Researchers enrolled 358 patients who had aortic stenosis, cardiac symptoms and who were deemed unsuitable for conventional valve replacement surgery, which included balloon aortic valvuloplasty. Patients were randomly assigned to two cohorts: those who were at high risk for surgery but who received standard therapy (n=179) and those at high risk for surgery and underwent transcatheter aortic valve implantation (TAVI; n=179). The primary study endpoint was the rate of death from any cause during the study period
According to the results, a Kaplan-Meier analysis showed that 1-year rate of death from any cause was 30.7% in the TAVI group vs. 50.7% with standard therapy (HR with TAVI=0.55; 95% CI, 0.40-0.70). The composite endpoint of death from any cause or repeat hospitalization was also lower in the TAVI group vs. the standard therapy group (42.5% vs. 71.6%; HR=0.46; 95% CI, 0.35-0.59). The rate of cardiac symptoms was lower at 1 year in patients who underwent TAVI vs. those who received standard therapy (25.2% vs. 58%; P<.001).
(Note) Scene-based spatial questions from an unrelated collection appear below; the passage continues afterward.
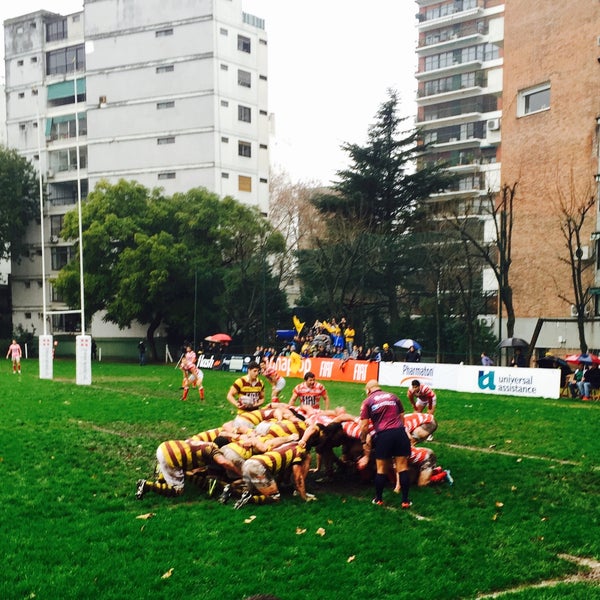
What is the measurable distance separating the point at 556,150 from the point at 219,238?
928 inches

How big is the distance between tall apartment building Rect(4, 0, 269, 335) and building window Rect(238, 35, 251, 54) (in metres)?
0.09

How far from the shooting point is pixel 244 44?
2516 inches

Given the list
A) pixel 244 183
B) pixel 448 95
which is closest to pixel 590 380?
pixel 244 183

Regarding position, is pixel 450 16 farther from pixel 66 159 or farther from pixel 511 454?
pixel 511 454

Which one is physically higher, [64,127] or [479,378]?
[64,127]

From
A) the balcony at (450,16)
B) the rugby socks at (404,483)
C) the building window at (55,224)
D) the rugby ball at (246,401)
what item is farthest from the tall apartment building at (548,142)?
the balcony at (450,16)

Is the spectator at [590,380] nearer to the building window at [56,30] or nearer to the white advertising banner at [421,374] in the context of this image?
the white advertising banner at [421,374]

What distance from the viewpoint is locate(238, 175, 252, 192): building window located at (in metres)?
63.9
Despite improvements in death from any cause and other endpoints, TAVI was also associated with an elevated incidence of major strokes vs. standard therapy (5% vs. 1.1%; P=.06), as well as an increase in the incidence of vascular complications (16.2% vs. 1.1%; P<.001).
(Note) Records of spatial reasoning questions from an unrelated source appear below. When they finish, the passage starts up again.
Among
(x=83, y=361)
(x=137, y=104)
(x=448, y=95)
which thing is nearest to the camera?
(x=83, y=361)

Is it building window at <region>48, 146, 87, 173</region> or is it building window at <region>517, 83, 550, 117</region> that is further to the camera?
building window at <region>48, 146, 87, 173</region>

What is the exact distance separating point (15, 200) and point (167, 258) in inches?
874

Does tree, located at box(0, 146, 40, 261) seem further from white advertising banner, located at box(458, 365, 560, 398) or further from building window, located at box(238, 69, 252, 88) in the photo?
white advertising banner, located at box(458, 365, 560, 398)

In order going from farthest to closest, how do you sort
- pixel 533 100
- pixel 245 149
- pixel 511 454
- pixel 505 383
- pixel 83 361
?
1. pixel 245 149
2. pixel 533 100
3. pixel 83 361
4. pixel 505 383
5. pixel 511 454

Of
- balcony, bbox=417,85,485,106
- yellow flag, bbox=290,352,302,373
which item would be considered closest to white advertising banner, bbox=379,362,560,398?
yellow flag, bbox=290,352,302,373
“Although we were optimistic about the results of the trial, it ended up exceeding our expectations,” Michael Mack, MD, a study co-author and vice president of the Society of Thoracic Surgeons, told Cardiology Today. “Although this trial was unprecedented because we have randomized data available for the first time, just about as important will be the data from cohort A, which will be available in the spring, because that will compare the results with those of conventional surgery.”
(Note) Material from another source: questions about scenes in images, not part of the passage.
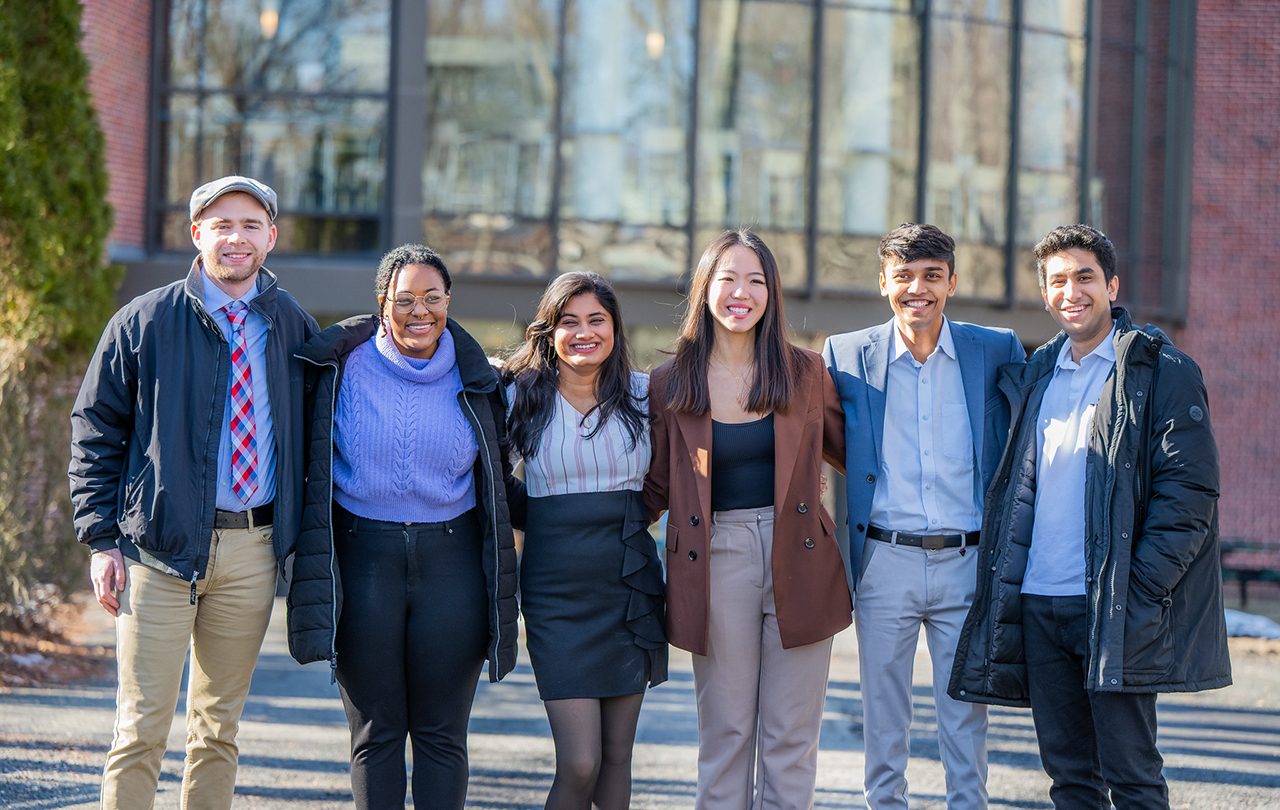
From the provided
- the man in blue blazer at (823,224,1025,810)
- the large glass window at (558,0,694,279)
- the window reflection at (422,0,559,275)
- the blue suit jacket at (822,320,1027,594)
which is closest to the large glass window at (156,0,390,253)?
the window reflection at (422,0,559,275)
Mack said the results will likely have a positive effect on the incorporation of the procedure into practice.
“This trial being positive will positively influence and catalyze the adoption of the procedure, but what it won’t do is change the regulatory process, and that will have to play out,” he said. “What it will do, though, is increase the enthusiasm for the procedure. If this trial was negative, it would have significantly negatively impacted the whole field.” – by Eric Raible
Leon M. N Engl J Med. 2010;doi:10.1056/NEJMoa1008232.